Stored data
________________

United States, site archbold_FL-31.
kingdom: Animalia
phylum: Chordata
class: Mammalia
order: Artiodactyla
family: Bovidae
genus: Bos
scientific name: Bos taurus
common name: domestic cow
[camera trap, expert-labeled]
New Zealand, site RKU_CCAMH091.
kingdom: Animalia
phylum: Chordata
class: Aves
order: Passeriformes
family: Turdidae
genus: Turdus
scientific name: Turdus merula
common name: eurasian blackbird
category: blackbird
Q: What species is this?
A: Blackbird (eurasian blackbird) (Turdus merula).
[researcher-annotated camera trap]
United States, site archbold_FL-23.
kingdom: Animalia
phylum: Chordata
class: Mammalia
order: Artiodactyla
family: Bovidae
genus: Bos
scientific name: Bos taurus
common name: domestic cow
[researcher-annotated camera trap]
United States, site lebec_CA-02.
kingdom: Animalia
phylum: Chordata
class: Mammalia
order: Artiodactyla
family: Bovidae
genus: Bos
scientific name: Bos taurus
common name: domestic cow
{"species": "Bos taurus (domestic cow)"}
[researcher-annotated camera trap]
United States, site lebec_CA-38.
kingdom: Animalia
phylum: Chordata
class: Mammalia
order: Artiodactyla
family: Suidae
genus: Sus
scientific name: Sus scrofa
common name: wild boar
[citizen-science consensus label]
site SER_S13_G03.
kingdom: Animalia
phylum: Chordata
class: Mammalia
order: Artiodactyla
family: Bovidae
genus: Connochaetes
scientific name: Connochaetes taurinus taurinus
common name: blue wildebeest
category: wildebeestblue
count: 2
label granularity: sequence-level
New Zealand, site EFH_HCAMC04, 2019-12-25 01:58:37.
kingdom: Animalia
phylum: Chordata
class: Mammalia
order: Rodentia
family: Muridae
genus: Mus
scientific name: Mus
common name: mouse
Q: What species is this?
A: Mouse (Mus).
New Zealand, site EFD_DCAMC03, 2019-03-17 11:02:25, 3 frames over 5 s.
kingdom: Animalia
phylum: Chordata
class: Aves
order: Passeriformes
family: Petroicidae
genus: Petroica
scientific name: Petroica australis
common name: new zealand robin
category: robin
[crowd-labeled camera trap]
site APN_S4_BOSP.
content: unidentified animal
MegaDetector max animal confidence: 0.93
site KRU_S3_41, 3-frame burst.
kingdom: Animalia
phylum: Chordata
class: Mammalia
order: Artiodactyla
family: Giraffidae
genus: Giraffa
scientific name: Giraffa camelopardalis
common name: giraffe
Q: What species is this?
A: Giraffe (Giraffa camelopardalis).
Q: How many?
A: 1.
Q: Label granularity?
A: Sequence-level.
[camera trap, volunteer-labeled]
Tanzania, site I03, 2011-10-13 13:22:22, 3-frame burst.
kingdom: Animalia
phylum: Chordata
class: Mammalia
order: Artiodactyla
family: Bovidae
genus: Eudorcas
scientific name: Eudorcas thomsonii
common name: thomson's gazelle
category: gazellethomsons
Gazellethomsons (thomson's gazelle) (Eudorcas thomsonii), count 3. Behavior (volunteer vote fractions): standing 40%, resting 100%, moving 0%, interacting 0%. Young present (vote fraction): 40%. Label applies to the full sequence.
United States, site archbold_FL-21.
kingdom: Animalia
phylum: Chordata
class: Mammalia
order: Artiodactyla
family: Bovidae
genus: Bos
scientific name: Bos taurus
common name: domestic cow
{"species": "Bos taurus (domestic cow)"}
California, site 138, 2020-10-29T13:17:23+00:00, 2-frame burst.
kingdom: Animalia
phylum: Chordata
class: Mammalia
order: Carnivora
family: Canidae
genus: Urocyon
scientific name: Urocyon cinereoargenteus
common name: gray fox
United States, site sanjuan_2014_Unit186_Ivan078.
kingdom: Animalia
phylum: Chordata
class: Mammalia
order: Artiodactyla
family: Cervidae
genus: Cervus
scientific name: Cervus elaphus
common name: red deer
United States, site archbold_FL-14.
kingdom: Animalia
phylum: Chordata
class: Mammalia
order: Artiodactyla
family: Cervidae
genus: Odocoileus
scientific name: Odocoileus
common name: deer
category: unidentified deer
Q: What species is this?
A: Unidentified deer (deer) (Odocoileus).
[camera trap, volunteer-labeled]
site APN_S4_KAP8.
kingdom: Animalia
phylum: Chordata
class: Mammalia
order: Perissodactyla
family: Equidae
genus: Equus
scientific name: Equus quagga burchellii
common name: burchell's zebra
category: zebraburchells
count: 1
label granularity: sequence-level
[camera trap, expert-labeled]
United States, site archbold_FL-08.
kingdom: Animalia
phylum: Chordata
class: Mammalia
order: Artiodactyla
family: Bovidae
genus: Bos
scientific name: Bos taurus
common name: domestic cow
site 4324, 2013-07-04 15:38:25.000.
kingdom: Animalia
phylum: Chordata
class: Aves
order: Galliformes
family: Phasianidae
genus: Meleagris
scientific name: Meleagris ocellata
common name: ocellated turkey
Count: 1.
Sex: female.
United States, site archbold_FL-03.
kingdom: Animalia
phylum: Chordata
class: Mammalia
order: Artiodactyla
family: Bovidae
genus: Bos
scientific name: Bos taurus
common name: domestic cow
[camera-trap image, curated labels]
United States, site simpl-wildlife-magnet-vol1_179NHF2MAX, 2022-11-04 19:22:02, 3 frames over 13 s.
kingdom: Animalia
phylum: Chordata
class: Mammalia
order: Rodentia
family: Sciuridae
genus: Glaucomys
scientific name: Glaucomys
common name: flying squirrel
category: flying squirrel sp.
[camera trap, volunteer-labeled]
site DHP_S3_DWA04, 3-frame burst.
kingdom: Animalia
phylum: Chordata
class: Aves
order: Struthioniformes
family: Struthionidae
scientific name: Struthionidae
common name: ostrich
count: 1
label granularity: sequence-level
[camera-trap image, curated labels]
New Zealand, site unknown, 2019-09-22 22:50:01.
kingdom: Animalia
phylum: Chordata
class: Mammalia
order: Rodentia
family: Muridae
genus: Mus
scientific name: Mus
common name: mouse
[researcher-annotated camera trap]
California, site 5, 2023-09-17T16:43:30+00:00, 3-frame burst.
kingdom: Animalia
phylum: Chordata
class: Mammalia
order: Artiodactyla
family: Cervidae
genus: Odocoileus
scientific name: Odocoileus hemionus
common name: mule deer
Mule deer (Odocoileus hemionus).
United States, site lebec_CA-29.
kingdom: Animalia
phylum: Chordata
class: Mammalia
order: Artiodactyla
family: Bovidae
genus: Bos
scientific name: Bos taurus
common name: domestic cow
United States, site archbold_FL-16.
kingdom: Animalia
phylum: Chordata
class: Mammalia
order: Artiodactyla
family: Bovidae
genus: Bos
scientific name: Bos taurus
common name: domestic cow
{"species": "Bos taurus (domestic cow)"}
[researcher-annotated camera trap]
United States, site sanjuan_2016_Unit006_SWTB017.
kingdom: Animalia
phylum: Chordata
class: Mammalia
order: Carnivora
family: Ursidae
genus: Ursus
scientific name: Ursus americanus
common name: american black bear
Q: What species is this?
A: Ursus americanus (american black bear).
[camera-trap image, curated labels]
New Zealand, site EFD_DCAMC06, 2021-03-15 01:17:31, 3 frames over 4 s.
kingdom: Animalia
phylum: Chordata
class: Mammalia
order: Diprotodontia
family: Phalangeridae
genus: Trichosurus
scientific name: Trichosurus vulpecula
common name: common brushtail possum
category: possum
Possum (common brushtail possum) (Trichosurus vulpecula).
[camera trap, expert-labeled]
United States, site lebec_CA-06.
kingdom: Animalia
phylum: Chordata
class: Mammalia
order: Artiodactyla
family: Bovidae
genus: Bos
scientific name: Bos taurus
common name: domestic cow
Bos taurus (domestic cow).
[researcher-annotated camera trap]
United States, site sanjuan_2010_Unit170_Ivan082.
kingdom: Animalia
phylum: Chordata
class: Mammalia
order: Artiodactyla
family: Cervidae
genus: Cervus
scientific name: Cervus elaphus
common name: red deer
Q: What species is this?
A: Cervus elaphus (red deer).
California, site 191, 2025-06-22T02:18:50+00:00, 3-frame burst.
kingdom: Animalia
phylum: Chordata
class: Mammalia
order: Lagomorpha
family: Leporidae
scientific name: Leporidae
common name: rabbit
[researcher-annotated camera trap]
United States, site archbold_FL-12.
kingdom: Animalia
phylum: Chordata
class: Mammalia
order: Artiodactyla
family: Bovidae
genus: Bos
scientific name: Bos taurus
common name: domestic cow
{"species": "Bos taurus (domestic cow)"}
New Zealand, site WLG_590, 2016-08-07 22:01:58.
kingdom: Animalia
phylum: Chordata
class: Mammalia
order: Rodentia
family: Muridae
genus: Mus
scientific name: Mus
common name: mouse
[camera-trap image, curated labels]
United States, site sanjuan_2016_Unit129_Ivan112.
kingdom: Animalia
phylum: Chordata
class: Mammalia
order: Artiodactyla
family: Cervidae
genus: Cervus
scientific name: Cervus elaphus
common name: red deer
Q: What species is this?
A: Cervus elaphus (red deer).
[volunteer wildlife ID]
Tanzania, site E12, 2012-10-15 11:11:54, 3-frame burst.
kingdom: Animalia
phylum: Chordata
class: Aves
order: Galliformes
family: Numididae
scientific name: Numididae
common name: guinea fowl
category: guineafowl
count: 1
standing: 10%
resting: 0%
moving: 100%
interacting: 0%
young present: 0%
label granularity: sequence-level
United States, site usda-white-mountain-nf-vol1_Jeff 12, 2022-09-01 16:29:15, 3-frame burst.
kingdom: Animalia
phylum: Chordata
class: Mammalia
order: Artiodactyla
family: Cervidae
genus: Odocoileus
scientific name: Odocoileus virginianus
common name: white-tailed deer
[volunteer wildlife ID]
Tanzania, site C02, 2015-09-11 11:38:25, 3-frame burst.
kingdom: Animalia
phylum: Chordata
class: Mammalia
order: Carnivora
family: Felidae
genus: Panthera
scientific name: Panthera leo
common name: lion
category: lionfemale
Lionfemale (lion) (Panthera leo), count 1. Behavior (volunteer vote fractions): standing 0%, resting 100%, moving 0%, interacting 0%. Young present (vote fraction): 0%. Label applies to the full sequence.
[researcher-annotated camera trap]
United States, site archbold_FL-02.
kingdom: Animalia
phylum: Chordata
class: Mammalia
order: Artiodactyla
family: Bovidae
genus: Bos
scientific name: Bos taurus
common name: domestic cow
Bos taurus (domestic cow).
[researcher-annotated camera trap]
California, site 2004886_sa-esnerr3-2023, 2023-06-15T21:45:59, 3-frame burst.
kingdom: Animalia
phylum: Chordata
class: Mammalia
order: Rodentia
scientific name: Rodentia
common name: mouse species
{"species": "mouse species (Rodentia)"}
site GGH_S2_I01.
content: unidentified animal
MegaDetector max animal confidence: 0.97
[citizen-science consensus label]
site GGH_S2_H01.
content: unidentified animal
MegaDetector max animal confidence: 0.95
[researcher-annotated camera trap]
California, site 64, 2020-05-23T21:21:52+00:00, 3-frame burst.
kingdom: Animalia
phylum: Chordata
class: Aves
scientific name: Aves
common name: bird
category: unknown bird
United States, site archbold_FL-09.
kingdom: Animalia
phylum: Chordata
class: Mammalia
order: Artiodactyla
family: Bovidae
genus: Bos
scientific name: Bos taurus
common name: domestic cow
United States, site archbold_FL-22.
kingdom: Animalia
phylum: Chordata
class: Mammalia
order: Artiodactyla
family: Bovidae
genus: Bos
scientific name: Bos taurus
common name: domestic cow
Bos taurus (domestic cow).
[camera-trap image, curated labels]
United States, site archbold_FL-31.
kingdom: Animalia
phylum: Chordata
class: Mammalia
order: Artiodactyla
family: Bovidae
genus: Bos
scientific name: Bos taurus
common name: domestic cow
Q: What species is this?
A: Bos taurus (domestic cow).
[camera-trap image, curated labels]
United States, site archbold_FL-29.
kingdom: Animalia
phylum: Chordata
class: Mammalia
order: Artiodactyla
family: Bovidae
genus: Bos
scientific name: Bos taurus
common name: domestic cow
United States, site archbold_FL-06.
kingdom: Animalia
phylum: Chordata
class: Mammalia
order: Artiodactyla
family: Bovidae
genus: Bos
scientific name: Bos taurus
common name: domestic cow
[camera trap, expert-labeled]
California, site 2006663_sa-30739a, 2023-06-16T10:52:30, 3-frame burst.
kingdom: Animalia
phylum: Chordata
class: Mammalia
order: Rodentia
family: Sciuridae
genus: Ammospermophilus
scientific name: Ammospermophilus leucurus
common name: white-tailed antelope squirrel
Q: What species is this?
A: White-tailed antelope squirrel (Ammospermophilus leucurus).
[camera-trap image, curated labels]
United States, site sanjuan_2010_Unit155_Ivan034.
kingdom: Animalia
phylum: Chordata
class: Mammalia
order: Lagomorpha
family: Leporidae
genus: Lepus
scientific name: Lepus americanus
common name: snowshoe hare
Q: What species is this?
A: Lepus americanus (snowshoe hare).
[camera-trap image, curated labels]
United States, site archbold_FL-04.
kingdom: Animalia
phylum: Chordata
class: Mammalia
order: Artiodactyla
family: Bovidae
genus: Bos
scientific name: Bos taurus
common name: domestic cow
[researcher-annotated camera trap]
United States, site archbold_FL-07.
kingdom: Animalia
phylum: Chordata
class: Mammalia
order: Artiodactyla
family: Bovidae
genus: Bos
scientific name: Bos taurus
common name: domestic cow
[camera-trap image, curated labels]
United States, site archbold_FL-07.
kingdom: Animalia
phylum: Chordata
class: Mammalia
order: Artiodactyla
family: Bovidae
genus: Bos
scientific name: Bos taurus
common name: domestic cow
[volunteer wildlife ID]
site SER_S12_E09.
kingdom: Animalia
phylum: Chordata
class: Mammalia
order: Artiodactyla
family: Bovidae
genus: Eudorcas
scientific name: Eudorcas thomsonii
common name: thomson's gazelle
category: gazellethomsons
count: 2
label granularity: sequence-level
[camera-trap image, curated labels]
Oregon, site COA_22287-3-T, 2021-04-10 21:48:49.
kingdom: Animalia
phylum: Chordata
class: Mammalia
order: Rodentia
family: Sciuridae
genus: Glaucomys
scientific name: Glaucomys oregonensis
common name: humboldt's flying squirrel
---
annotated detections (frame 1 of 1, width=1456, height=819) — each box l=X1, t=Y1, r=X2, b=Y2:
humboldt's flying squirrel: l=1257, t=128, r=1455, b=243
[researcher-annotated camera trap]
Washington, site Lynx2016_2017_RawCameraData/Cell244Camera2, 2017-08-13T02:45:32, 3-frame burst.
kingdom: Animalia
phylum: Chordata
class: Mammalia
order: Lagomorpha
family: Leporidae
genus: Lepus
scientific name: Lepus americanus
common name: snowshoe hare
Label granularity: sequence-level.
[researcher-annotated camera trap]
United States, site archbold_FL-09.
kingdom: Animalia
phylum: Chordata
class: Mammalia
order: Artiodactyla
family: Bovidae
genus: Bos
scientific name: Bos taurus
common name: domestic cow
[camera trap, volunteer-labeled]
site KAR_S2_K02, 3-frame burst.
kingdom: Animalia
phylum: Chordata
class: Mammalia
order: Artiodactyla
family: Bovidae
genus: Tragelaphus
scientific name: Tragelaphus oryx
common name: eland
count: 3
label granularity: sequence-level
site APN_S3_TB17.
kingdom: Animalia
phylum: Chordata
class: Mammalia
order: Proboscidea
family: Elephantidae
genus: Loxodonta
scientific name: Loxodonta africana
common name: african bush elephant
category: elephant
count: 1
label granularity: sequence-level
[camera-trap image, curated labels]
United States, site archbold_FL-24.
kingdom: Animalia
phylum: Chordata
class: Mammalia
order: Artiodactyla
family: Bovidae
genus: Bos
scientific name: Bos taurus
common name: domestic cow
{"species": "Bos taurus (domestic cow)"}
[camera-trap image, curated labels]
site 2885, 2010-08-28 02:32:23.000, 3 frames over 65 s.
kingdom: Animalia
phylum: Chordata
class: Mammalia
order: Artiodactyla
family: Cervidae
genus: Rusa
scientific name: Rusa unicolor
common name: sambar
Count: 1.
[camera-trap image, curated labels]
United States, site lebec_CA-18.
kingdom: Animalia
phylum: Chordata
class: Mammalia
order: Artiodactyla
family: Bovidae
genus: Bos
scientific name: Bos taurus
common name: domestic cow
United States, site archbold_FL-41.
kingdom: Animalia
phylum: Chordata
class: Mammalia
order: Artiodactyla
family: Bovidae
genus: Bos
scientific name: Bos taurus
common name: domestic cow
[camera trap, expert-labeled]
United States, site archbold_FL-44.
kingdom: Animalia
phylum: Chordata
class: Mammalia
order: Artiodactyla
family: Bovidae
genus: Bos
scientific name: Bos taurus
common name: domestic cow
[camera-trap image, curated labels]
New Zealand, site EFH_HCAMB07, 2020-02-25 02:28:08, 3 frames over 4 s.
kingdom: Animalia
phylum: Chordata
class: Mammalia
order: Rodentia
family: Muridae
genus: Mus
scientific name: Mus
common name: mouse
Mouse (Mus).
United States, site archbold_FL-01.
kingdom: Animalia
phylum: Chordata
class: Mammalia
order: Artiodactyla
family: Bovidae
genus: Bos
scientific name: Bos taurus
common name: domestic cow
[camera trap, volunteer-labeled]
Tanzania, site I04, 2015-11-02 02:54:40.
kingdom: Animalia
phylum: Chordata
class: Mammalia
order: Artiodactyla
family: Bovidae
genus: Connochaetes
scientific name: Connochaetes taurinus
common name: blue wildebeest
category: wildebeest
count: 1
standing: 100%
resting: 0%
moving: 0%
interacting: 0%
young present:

________________

> GOAL OF THE EXERCISE
Return each line of the data that contains the string "frames".

> RESPONSE AREA
New Zealand, site EFD_DCAMC03, 2019-03-17 11:02:25, 3 frames over 5 s.
United States, site simpl-wildlife-magnet-vol1_179NHF2MAX, 2022-11-04 19:22:02, 3 frames over 13 s.
New Zealand, site EFD_DCAMC06, 2021-03-15 01:17:31, 3 frames over 4 s.
site 2885, 2010-08-28 02:32:23.000, 3 frames over 65 s.
New Zealand, site EFH_HCAMB07, 2020-02-25 02:28:08, 3 frames over 4 s.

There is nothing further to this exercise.